Why the gears matter

The mechanism encodes a specific worldview. Its gear ratios are physical embodiments of astronomical theory, the Saros for eclipses, the Metonic and Callippic cycles for calendar reform, the Hipparchan lunar anomaly for the Moon’s wandering speed. Turning the crank does not just rotate pointers; it computes. The user is asking a question of the cosmos and reading off the answer.

This is the same conceptual leap that defines every later computing machine, from the orreries and clockwork planetariums of the Enlightenment to Charles Babbage’s Difference Engine to the silicon devices in modern pockets. The Antikythera mechanism makes the abstract motions of the heavens turn into the physical motion of metal, with a handle.
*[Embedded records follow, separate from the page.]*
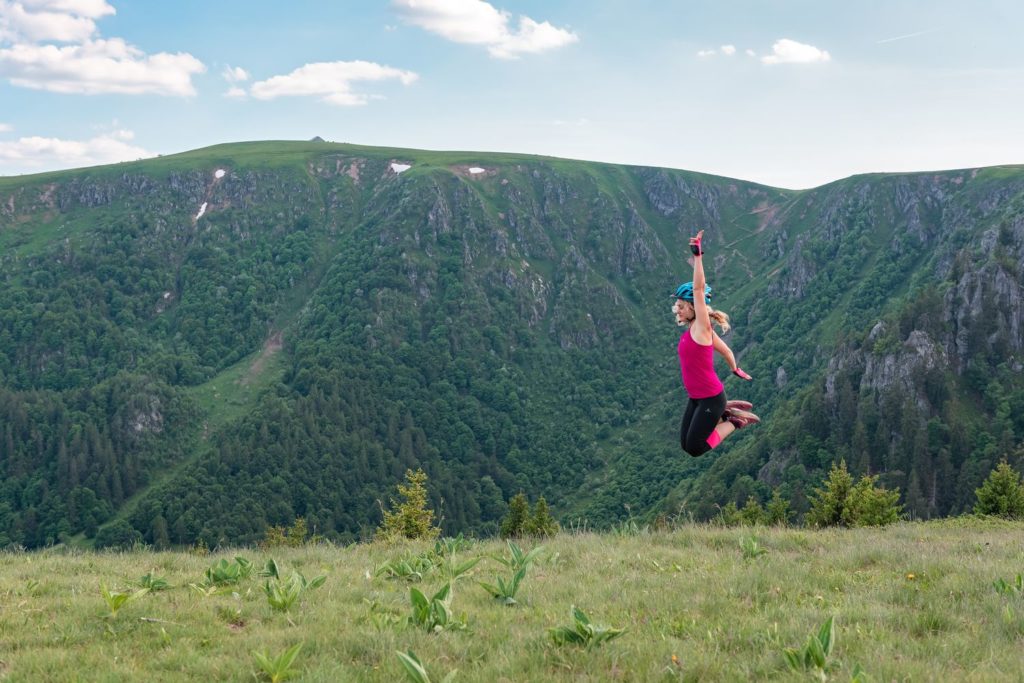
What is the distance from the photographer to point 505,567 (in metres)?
11.2

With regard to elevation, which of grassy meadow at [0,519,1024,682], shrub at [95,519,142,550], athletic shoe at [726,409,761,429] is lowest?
shrub at [95,519,142,550]

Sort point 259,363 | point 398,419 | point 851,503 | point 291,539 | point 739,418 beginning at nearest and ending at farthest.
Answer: point 739,418 < point 851,503 < point 291,539 < point 398,419 < point 259,363

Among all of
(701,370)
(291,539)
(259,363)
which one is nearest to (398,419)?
(259,363)

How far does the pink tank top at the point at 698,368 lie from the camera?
1047 centimetres

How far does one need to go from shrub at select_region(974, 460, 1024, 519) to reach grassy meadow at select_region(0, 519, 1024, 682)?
68.7ft

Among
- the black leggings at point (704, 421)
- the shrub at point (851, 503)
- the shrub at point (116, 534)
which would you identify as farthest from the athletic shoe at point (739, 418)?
the shrub at point (116, 534)

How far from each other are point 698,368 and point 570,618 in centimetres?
468

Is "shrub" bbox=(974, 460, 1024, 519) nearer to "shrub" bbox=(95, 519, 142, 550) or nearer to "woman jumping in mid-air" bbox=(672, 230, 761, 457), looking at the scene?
"woman jumping in mid-air" bbox=(672, 230, 761, 457)

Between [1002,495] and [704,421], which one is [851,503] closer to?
[1002,495]

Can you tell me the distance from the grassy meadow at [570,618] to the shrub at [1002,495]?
20.9 meters

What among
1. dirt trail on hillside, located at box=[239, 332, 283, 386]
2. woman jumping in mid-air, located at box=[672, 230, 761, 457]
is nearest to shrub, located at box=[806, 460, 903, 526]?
woman jumping in mid-air, located at box=[672, 230, 761, 457]

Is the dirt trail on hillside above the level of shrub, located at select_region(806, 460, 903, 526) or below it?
below

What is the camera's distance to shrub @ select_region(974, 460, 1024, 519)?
28655 mm

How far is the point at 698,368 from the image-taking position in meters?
10.6
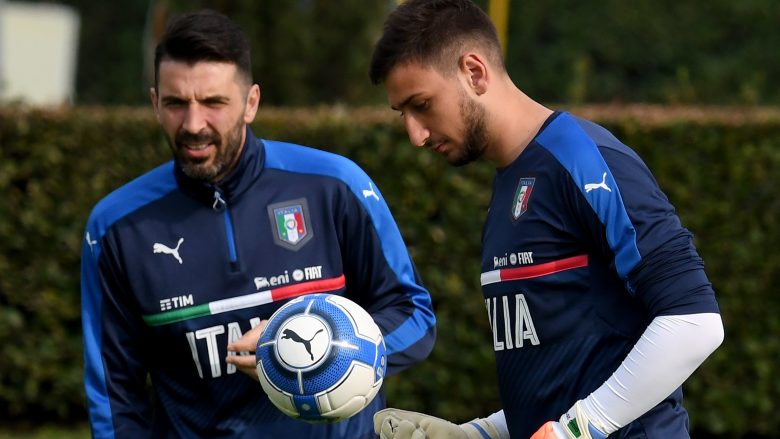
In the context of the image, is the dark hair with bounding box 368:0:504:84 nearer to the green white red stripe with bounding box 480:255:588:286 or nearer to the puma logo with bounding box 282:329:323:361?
the green white red stripe with bounding box 480:255:588:286

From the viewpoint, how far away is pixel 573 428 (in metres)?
3.13

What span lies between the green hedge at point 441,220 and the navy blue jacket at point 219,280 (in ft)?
12.2

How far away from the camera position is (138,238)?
13.8ft

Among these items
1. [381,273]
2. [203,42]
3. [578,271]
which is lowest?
[381,273]

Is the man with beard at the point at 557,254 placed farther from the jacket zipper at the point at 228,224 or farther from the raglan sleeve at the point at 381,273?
the jacket zipper at the point at 228,224

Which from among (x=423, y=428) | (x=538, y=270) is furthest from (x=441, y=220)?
(x=538, y=270)

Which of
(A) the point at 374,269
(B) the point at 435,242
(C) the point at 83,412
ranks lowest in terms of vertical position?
(C) the point at 83,412

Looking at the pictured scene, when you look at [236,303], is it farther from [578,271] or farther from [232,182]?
[578,271]

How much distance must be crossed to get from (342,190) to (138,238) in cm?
74

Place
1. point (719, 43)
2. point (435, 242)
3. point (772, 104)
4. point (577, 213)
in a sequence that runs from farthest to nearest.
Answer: point (719, 43), point (772, 104), point (435, 242), point (577, 213)

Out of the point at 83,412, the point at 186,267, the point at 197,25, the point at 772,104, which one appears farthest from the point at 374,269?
the point at 772,104

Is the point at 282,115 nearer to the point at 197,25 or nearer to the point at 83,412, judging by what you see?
the point at 83,412

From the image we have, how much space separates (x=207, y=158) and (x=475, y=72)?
1108 millimetres

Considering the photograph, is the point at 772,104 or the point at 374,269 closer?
the point at 374,269
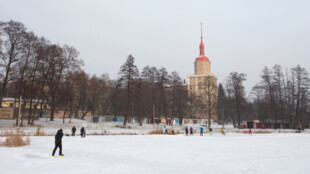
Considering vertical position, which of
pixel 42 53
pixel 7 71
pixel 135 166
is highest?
pixel 42 53

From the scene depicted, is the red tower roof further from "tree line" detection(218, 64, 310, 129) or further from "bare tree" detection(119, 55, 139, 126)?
"bare tree" detection(119, 55, 139, 126)

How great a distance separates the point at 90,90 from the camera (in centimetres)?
5403

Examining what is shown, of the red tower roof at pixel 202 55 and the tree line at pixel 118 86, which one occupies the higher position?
the red tower roof at pixel 202 55

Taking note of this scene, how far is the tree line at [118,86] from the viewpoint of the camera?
34.2 m

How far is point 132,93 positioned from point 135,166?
37.9 meters

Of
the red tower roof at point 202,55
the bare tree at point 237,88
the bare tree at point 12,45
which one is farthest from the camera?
the red tower roof at point 202,55

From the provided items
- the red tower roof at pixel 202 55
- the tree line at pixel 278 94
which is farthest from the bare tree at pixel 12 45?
the red tower roof at pixel 202 55

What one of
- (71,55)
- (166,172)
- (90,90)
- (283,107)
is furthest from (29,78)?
(283,107)

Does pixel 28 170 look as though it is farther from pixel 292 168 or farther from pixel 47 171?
pixel 292 168

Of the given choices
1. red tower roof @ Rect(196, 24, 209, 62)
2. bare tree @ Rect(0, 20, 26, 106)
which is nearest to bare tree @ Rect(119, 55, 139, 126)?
bare tree @ Rect(0, 20, 26, 106)

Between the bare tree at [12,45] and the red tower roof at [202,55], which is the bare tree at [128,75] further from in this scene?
the red tower roof at [202,55]

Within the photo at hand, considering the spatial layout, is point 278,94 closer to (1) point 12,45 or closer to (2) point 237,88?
(2) point 237,88

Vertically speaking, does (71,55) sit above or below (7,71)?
above

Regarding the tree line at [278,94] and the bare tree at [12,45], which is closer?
the bare tree at [12,45]
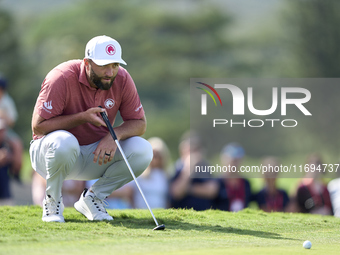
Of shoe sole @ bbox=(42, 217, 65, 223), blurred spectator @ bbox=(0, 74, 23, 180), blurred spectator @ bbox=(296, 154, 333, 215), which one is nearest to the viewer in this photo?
shoe sole @ bbox=(42, 217, 65, 223)

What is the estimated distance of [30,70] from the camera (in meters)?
40.2

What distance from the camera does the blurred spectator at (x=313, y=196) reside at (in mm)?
8125

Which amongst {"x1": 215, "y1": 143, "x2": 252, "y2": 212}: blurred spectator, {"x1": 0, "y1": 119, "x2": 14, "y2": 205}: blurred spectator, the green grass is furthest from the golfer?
{"x1": 0, "y1": 119, "x2": 14, "y2": 205}: blurred spectator

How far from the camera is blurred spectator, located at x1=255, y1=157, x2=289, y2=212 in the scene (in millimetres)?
8312

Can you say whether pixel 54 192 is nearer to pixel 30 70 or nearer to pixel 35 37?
pixel 30 70

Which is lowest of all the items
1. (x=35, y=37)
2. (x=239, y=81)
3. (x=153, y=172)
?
(x=153, y=172)

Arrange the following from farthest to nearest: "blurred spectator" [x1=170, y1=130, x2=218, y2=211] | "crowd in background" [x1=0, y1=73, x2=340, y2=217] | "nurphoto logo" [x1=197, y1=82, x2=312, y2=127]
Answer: "nurphoto logo" [x1=197, y1=82, x2=312, y2=127] < "crowd in background" [x1=0, y1=73, x2=340, y2=217] < "blurred spectator" [x1=170, y1=130, x2=218, y2=211]

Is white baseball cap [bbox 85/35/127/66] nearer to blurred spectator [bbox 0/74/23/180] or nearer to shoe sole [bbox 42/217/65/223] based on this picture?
shoe sole [bbox 42/217/65/223]

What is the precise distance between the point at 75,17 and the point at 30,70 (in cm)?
1088

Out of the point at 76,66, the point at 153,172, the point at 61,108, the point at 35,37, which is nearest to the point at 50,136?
the point at 61,108

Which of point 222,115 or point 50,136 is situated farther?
point 222,115

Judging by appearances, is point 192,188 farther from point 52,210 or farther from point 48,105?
point 48,105

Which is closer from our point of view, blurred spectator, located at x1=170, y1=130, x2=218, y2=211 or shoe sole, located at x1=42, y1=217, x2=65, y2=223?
shoe sole, located at x1=42, y1=217, x2=65, y2=223

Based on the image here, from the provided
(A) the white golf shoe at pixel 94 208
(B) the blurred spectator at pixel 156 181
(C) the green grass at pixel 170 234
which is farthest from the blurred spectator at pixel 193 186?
(A) the white golf shoe at pixel 94 208
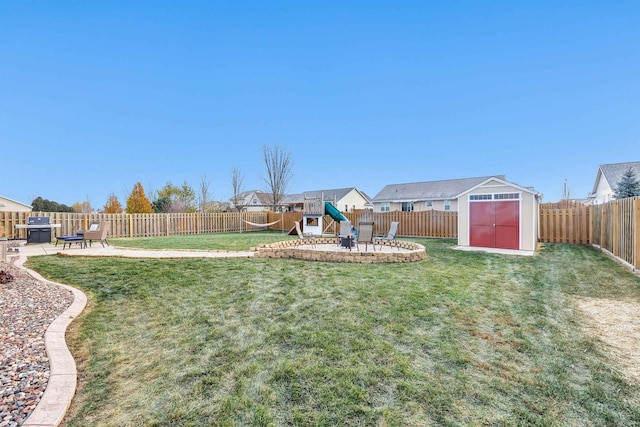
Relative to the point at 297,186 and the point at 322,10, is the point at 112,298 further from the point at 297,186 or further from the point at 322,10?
the point at 297,186

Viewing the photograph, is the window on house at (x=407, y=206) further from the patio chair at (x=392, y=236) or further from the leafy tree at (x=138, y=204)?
the leafy tree at (x=138, y=204)

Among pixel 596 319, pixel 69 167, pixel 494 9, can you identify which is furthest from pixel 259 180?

The fragments still sit in climate-controlled cases at the National Archaeological Museum in Athens, green with corrosion, the largest piece about 18 centimetres across. The gears are frozen. But thanks to the X-ray scans, working replicas have been built, in brass, in Lego, in CAD models running on laptops. Crank one of them and the pointers move exactly as they did when a Greek astronomer, perhaps in a workshop on Rhodes around 100 BC, fitted the last gear into place and turned the handle to test it.

The eclipse predicted for that turn of the dial would have arrived on schedule, as scheduled eclipses still do, on a Mediterranean afternoon that ended two thousand and twenty-six years ago.